Из Софийского собора в Новгороде происходит комплект совсем небольших двусторонних икон конца XV в. с изображением главных праздников и святых христианской церкви, так называемых таблеток, написанных на пролевкашенной паволоке. Их ставили в день того или иного празднования на аналое. Софийские «таблетки» — самые ранние из сохранившихся. Их живопись — это великолепное искусство иконной миниатюры, в котором отчетливо ощущается влияние московской — рублевско-дионисиевской — традиции.
Настоящими шедеврами новгородского искусства начала XVI в. являются два произведения на тему «Чуда о Флоре и Лавре». Объединяет их прежде всего редкостная ритмическая гармония и подчеркнутая внимательность к силуэту, в данном случае к силуэтам лошадей, которые никогда еще в Новгороде не трактовались с такой убедительной обобщенностью и тончайшей пластичностью, свойственной лишь искусству рублевской Москвы. Обе иконы с многоцветной и нюансированной красочной палитрой, геральдическими позами белого и вороного коней под седлами смотрятся как фантастически прекрасное видение.
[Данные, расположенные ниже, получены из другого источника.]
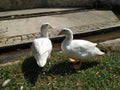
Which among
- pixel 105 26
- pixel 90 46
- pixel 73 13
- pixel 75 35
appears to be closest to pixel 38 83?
pixel 90 46

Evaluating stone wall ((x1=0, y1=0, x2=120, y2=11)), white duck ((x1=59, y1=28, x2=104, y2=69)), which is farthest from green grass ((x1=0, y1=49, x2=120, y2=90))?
stone wall ((x1=0, y1=0, x2=120, y2=11))

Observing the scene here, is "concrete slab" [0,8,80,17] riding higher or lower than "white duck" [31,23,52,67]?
lower

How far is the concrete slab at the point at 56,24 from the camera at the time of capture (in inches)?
351

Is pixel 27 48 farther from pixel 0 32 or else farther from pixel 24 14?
pixel 24 14

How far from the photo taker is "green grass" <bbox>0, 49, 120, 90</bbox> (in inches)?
242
Искусство Новгорода оказывало огромное влияние на художественную жизнь обширнейших провинций, в частности северо-восточных и восточных. Произведения местных мастеров, отнюдь не однородные по стилю и пониманию художественного образа, известны под условным наименованием «северных писем». Их отличает упрощенность композиции, угловатая экспрессивность рисунка, несколько наивная, суровая выразительность персонажей, в которых сквозь черты христианского святого порой явственно просвечивает какой-то мифологический, полуязыческий образ. Колорит «северных» икон не имеет новгородской звонкости. В нем преобладают мягкие, бледные или более насыщенные, плотные желтые, коричневые, синие цвета. Прекрасными произведениями северной живописи XV в. являются иконы «Иоанн Предтеча в пустыне» и «Власий».
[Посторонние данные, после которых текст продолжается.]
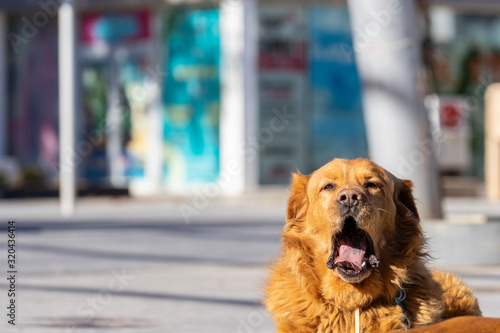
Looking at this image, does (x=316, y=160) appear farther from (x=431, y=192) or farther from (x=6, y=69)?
(x=431, y=192)

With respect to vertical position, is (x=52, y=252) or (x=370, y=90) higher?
(x=370, y=90)

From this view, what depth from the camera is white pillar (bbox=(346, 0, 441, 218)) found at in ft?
31.1

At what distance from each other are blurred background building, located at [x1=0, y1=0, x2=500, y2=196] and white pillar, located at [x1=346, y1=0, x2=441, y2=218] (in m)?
14.5

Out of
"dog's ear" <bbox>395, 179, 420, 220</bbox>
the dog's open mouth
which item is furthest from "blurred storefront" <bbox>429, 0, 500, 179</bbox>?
the dog's open mouth

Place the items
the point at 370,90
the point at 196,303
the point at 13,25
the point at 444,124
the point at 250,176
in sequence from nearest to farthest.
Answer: the point at 196,303 < the point at 370,90 < the point at 250,176 < the point at 444,124 < the point at 13,25

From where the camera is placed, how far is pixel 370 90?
9.69m

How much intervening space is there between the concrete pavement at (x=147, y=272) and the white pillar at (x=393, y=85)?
3.86ft

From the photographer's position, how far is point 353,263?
3965 mm

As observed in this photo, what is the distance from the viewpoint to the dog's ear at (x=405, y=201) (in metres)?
4.23

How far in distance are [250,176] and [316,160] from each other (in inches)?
89.4

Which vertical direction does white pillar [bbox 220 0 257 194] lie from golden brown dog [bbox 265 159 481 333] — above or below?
above

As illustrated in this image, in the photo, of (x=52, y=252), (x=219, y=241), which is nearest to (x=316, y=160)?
(x=219, y=241)

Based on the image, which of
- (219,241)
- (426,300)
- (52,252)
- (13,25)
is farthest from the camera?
(13,25)

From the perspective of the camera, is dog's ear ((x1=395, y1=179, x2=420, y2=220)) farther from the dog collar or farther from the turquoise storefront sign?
the turquoise storefront sign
К «северным письмам» часто относят группу икон начала XVI в., входивших в состав праздничного ряда иконостаса и, согласно преданию, происходящих из Каргополя. Создавшие их мастера владели искусством исключительной по выразительности линии, обволакивающей силуэты и сообщающей фигурам необыкновенную цельность. В «Положении во гроб» так монументальны образы, так красноречива скупая жестикуляция, так осмысленно распределение цветовых пятен, что тема плача приобретает возвышенное, эпическое звучание мировой скорби.
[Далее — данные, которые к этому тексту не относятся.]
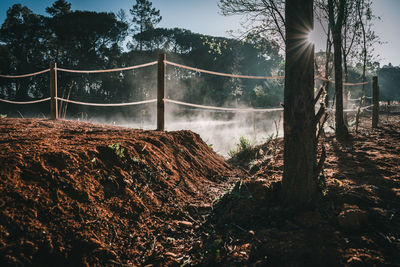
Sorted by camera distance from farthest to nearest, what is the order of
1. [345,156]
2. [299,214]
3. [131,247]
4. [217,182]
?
[345,156] < [217,182] < [299,214] < [131,247]

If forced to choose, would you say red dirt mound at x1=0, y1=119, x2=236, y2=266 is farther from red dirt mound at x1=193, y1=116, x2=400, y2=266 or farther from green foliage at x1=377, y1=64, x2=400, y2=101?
green foliage at x1=377, y1=64, x2=400, y2=101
ПРИКЛАДНОЕ ИСКУССТВО НОВГОРОДА
В прикладном искусстве Новгорода, богатом славными традициями, и в XIV— XV вв. создавалось немало высокохудожественных и самобытных произведений. В 1336 г. по заказу архиепископа Василия Калики для Софийского собора были созданы двери, обитые пластинами с изображениями в технике золотой наводки (с XVI в.— в Александровой слободе), в 1359 г. жители Людогощей улицы «поставили» деревянный резной крест, хранившийся в церкви Флора и Лавра. Резчиком был Яков Федосов, написавший свое имя тайнописью. «Людогощенский крест» имеет сложную ветвистую форму, образованную прихотливо изогнутыми и сомкнутыми концами перекрестий, испещрен орнаментом, а в многочисленных медальонах мастер вырезал изображения святых и несколько сюжетных композиций. Судя по характеру изображений и по надписи на кресте, последний мог быть заказан стригольнической общиной умеренного направления. Но возможно, что крест заказан в связи с сильным мятежом, имевшим место в Новгороде в 1359 г. Резьба «Людо-гощенского креста» весьма архаична, но подкупает непосредственностью и экспрессией.